Variance Estimation in Heteroscedastic Regression
Motivation
Most linear regression models assume
$$y^{i} \approx \mathcal{N}(\theta^T x^{i}, \sigma^2)$$
The standard closed form for this, obtained via finding the MLE estimate, gives $(X^T X)^{-1} X^T Y$, where $X$ is the example matrix of shape $(m,n)$ and $Y$ is the label vector of shape $(n,1)$. Note that $m$ is the number of training examples and $n$ is the number of features.

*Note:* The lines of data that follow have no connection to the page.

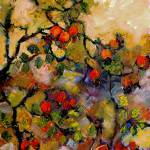 """Rosehips Impressionist Oil Painting"" by GinetteCallaway"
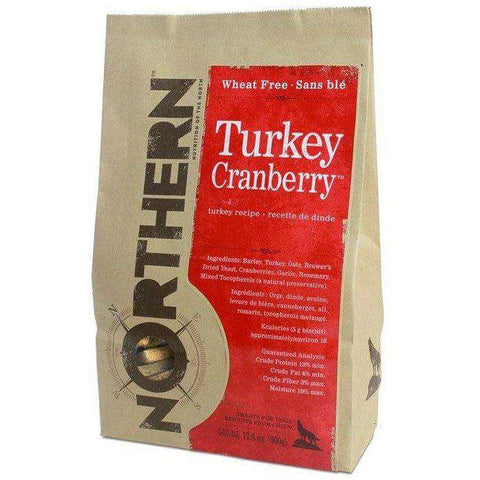 Northern Biscuit Turkey & Cranberry, Dog Treats, Northern Pet Products Inc. - PetMax Canada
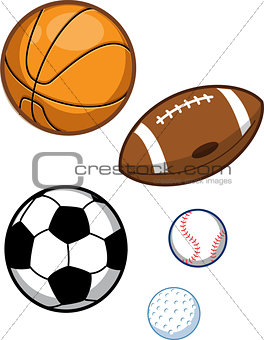 Assorted Sports Balls
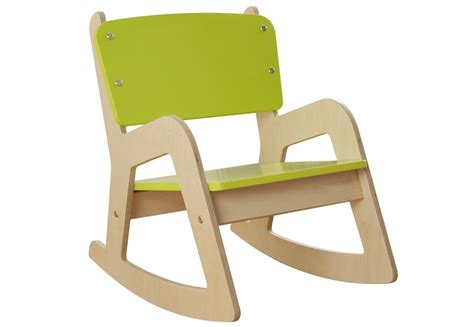 Kid Wooden Chairs by Wooden Rocking Chair Prd Furniture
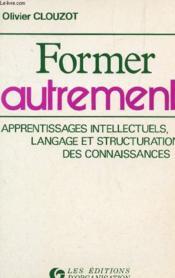 Former Autrement - Couverture - Format classique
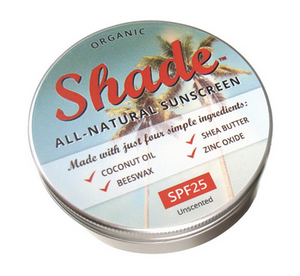 Shade Suncreen - All natural - SPF 25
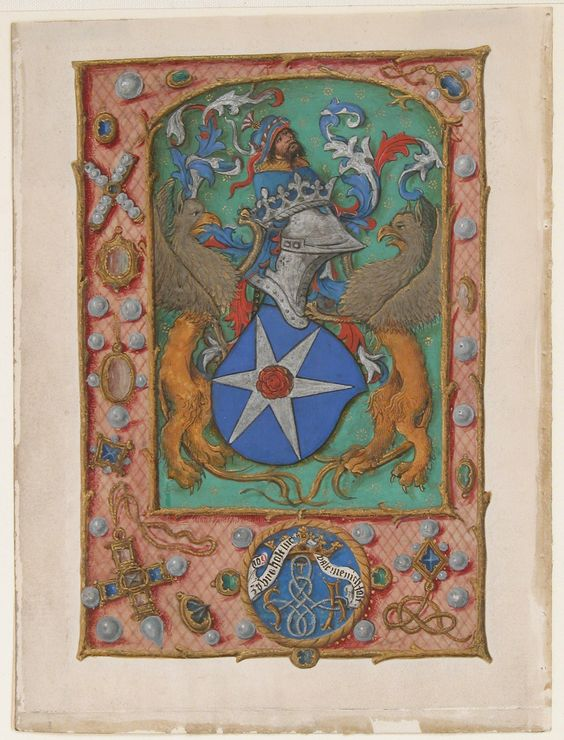 Manuscript Leaf with Coat of Arms, from a Book of Hours, ca. 1500, South Netherlandish. Made in Ghent-Bruges, Netherlands. Tempera, ink, and shell gold on parchment, 6 5/16 x 4 11/16 in. (16 x 11.9 cm) Other (Illumination): 5 7/16 x 3 11/16 in. (13.8 x 9.4 cm) Other (mat size): 12 × 10 in. (30.5 × 25.4 cm). The Friedsam Collection, Bequest of Michael Friedsam, 1931. 32.100.475a © The Metropolitan Museum of Art.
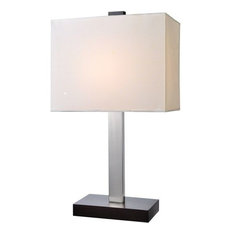 Table Lamp, Black White Fabric Shade, E27 Type Cfl 13W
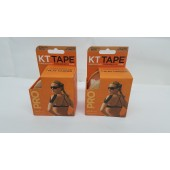 KT TAPE PRO Synthetic Elastic Kinesiology 20 Pre-Cut 10-Inch Strips, Stealth Beige (2-Pack)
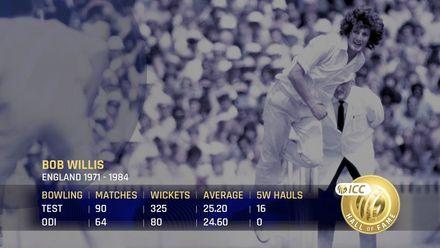 ICC Hall of Fame 2021 | Bob Willis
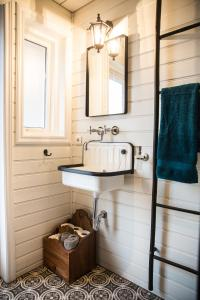 A bathroom at Gullfoss & Geysir Luxury Cabin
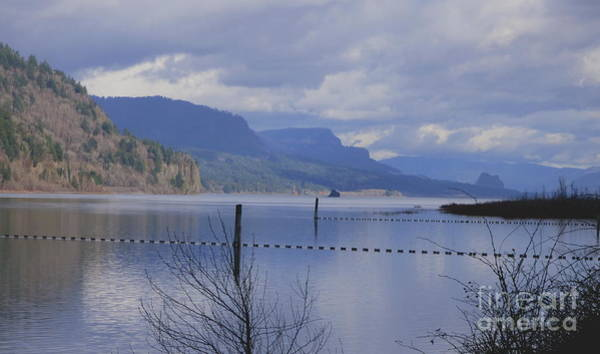 Photograph - Beautiful Columbia River by Charles Robinson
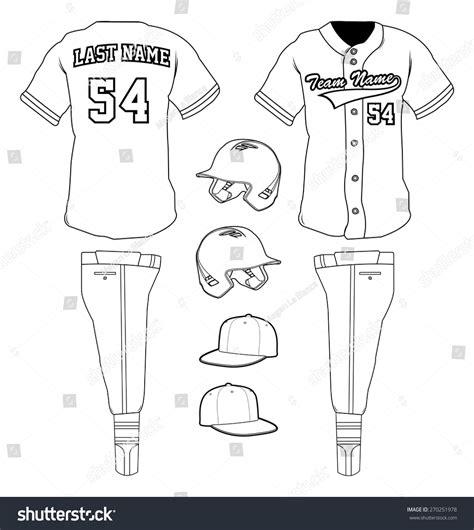 Blank Soccer Jersey Template Joy Studio Design Gallery Best Design Baseball Jersey Vector Template Free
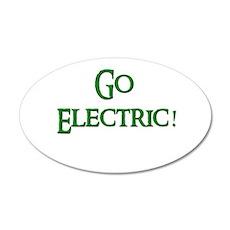 Go Electric 2 20x12 Oval Wall Peel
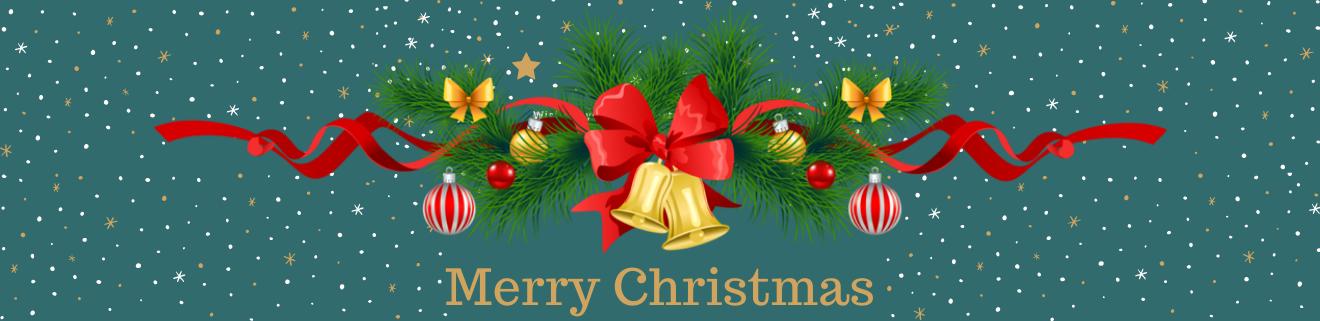 New Christmas Banner 1320x321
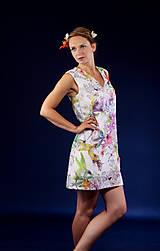 Šaty - COLIBRIS no.3 - šaty - 7019825_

However, the variance need not always be constant. Consider a model where the variance is varying linearly (or rather just increasing) with $x$: an example would be the House prices dataset
While there are feature transformations that would make this less heteroscedastic, this article focuses on learning the variance parameters, so along with our regression estimate, we can provide a variance estimate as well
The Model
We assume that the standard deviation (not variance) is a linear function of $x$
$$y^{i} \approx \mathcal{N}(\theta_m^T x^{i}, (\theta_v^T x^{i})^2)$$
The log-likelihood function is hence
$$\mathcal{LL}(\theta_m, \theta_v) = -\frac{m}{2} \log 2\pi - \sum_{i=1}^m \log \theta_v^T x^{i} - \frac{1}{2} \sum_{i=1}^m \frac{(y^{i} - \theta_m^T x^{i})^2}{(\theta_v^T x^{i})^2}$$
Differentiating with respect to $\theta_v$ gives us the gradient for $\theta_v$:
$$\frac{\partial \mathcal{LL}}{\partial \theta_v} = - \sum_{i=1}^m \frac{x^{i}}{\theta_v^T x^{i}} + \sum_{i=1}^m x^{i} \frac{(y^{i} - \theta_m^T x^{i})^2}{(\theta_v^T x^{i})^3}$$
Rearranging this gives us, in a matrix form,
$$\frac{\partial \mathcal{LL}}{\partial \theta_v}= X^T \left( \frac{E^2 - S^2}{S^3} \right)$$
Where $X$ is our example matrix, $E$ is the sum of squared error vector and $S$ is the standard deviation vector. This is a nice, concise form that we can use in our code. However, because of the $V$ term in the denominator, I couldn’t obtain a closed form for this, and had to do gradient descent on the parameters. Even getting into second derivative methods was getting a bit tedious. If you do find a closed form, let me know :)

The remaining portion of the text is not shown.